Exercise tasks
1. Translate this sentence from the passage about auto technicians into Spanish: "Even the term 'mechanic' no longer seems politically correct, at least in some repair circles."
2. Please carry the passage about auto technicians forward from its last sentence.

LAS VEGAS-Like perennial loser Rodney Dangerfield, some auto service technicians probably feel they, too, ``get no respect.'' Many have long fought the old ``grease monkey'' handle-and subsequent mental image that nickname conjures. Even the term ``mechanic'' no longer seems politically correct, at least in some repair circles.
To help dispel those notions, Snap-On Inc., the Kenosha, Wis.-based tool maker, launched a nationwide Tribute series of advertisements in August 1994 ``to celebrate and pay tribute to Snap-On's customer-the automotive technician.''
At the recent Automotive Aftermarket Industry Week (AAIW) trade shows in Las Vegas, the firm announced it was premiering Tribute II, called an ``exciting new phase'' of its series meant to boost the image of technicians as well as enhance consumer education about just what it takes to service the motoring public's vehicles.
The ads-featuring the theme, ``It takes a lot to be an auto technician''-will highlight ``the challenges and struggles'' techs experience, according to Branko Beronja, president of Snap-On's North American sales operations.
Snap-On, whose red-and-white equip-ment vans are familiar sights at neighbor-hood garages and auto service shops around the country, is attempting to enlighten the public about the knowledge, training and skills required to be an automotive technician in the 1990s.

Dataset extract
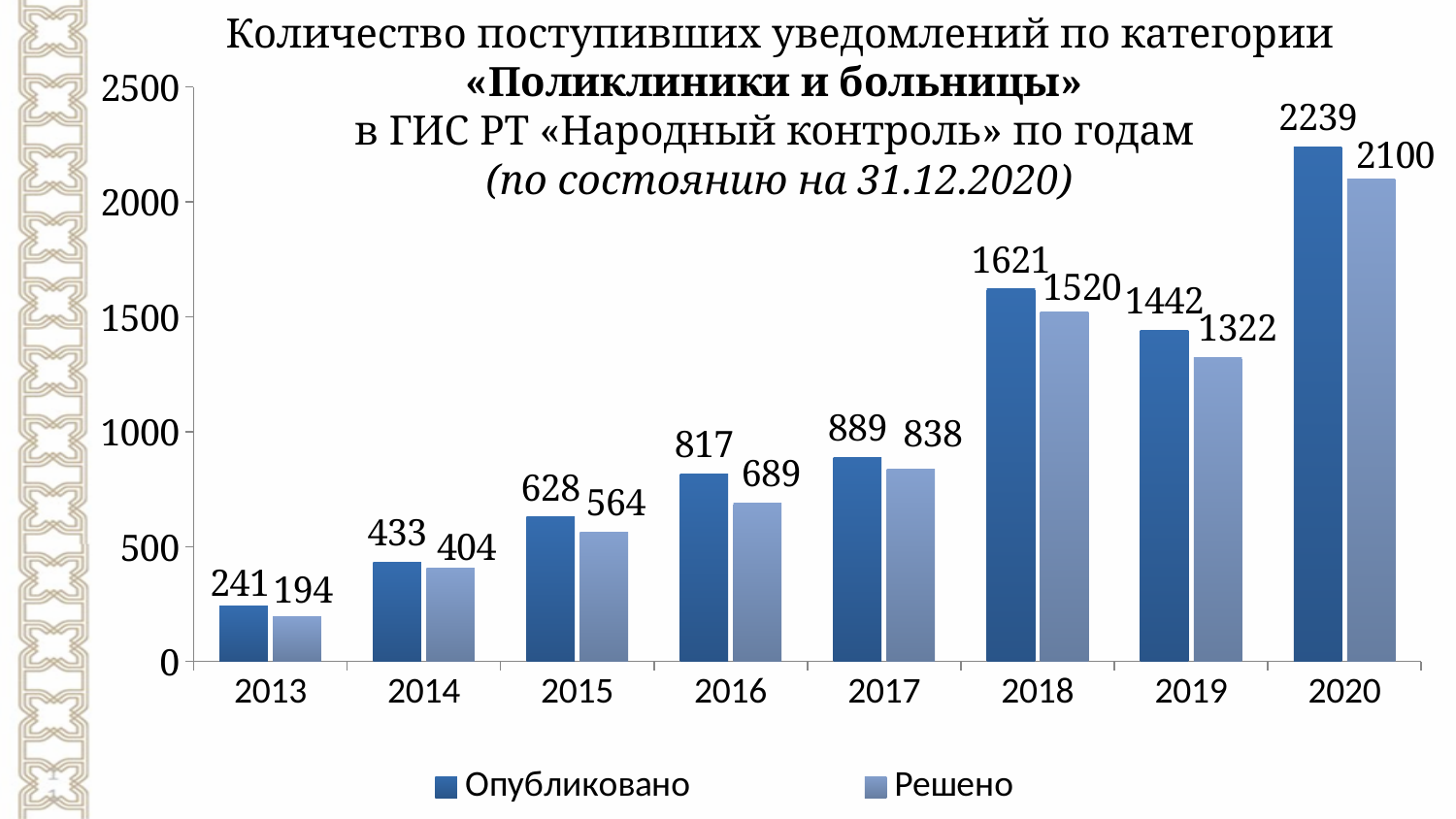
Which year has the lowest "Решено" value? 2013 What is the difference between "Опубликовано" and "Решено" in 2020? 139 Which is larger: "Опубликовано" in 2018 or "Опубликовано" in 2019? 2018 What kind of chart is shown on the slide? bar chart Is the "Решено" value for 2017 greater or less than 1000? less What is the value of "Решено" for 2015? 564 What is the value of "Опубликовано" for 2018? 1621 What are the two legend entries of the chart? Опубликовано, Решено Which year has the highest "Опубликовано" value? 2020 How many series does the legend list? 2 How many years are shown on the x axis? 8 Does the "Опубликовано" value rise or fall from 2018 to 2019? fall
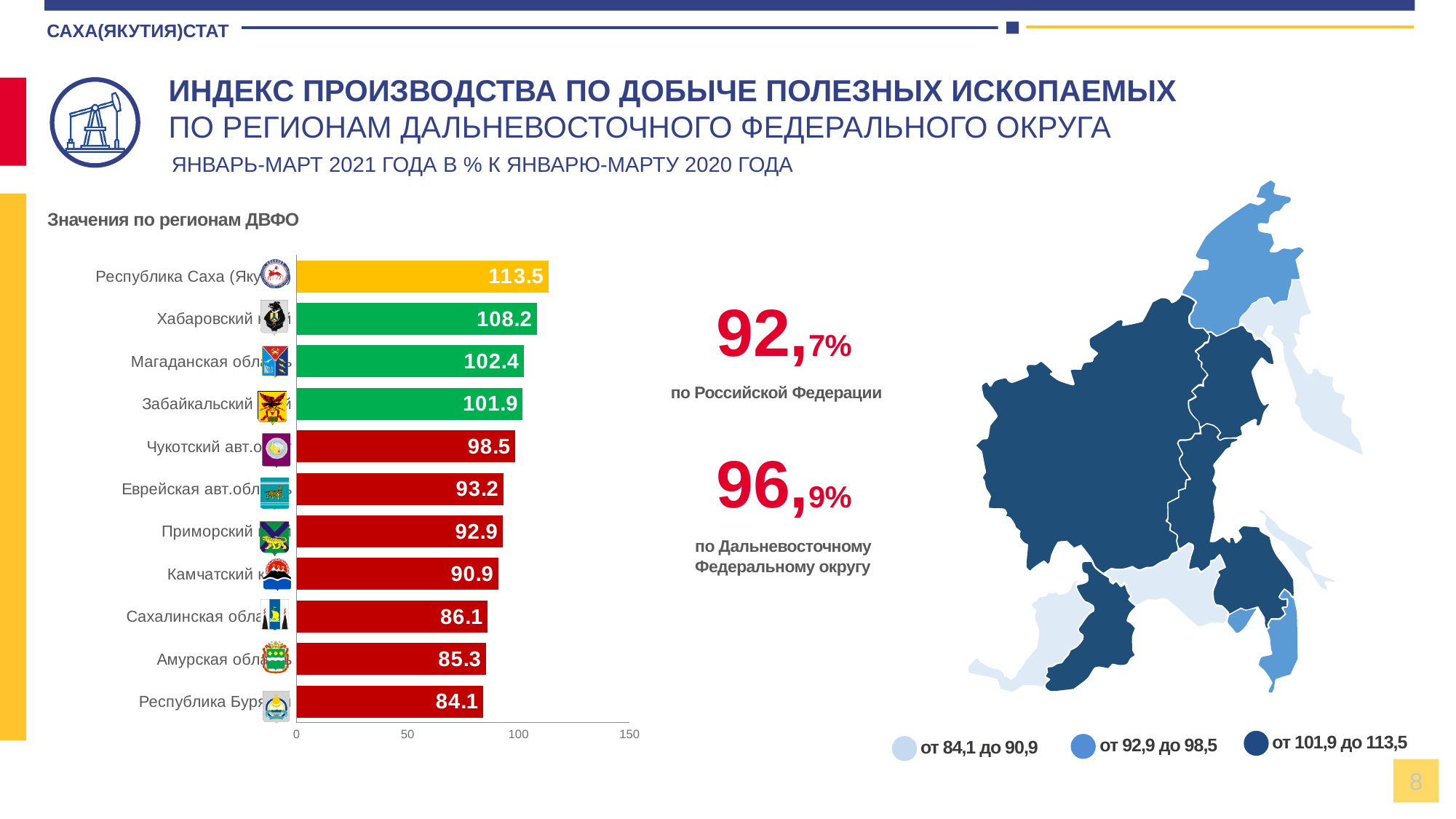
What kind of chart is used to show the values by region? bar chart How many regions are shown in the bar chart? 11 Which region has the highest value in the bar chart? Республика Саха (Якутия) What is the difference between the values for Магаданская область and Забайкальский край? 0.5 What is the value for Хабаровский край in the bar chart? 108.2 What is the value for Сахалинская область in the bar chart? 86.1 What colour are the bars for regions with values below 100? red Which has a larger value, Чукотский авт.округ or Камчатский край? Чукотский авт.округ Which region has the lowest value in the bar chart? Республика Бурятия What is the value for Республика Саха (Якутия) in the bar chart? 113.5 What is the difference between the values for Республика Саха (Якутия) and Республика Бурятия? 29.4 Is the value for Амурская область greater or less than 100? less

Response list
1. Incluso el término «mecánico» ya no parece políticamente correcto, al menos en algunos círculos del sector de reparaciones.

2.
The three new ads feature warm, human interest portraits of ``individual technician personas.'' In tandem with the campaign, the company said it will offer consumer education materials focused on ``solutions to service problems by outlining the technologies, techniques and equipment used by technicians to service the growing fleet of vehicles on the road.''
During an AAIW press conference, company executives took turns praising the ads as a way to break down stereotypes about technicians.
In part, the campaign is aimed at educating women, whom Lori Richardson, senior director of marketing, said comprise at least 50 percent of auto service consumers.
The latest ad profiles grew from a survey of technicians and consumers in a number of states. It found that ``skill and trust'' are paramount to motorists, especially women, who often feel they're ``at the mercy of a mechanic,'' Ms. Richardson said. That very real fear about going to a service shop is due, in part, to vehicle technology, which has become increasingly sophisticated.
On the other hand, she pointed out that ``technician self-esteem'' is a primary issue facing the repair industry today.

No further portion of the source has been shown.